• **Problem statement**
Copy the data from the line that contains "From nearest through" to its last line, exactly, including both of those lines and leaving out everything before.

Spatial question records:

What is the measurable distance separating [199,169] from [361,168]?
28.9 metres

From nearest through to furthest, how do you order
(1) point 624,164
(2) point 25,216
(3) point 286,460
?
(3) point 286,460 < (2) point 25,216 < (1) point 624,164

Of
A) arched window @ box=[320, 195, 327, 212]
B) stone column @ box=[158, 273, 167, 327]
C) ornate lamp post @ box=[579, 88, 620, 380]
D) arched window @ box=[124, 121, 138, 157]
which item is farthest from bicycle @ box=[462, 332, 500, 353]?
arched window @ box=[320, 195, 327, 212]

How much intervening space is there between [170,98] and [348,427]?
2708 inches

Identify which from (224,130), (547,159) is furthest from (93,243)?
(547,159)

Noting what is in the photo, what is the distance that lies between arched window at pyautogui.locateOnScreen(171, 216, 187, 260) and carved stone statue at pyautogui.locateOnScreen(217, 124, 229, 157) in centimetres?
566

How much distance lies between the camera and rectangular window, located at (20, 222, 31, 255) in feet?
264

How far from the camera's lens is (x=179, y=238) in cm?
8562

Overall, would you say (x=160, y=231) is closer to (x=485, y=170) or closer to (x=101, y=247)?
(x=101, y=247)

• **Solution to the exercise**
From nearest through to furthest, how do you order
(1) point 624,164
(2) point 25,216
(3) point 286,460
?
(3) point 286,460 < (2) point 25,216 < (1) point 624,164

Of
A) arched window @ box=[320, 195, 327, 212]
B) stone column @ box=[158, 273, 167, 327]
C) ornate lamp post @ box=[579, 88, 620, 380]
D) arched window @ box=[124, 121, 138, 157]
which item is farthest from bicycle @ box=[462, 332, 500, 353]?
arched window @ box=[320, 195, 327, 212]

How much intervening space is there between [170,98] and [348,427]?
2708 inches

Identify which from (224,130), (547,159) is furthest from (93,243)?
(547,159)

Noting what is in the photo, what is the distance that lies between arched window at pyautogui.locateOnScreen(171, 216, 187, 260) and carved stone statue at pyautogui.locateOnScreen(217, 124, 229, 157) in centimetres?
566

How much distance lies between the camera and rectangular window, located at (20, 222, 31, 255) in feet?
264

How far from the camera's lens is (x=179, y=238) in cm?
8562

Overall, would you say (x=160, y=231) is closer to (x=485, y=170) or closer to (x=101, y=247)?
(x=101, y=247)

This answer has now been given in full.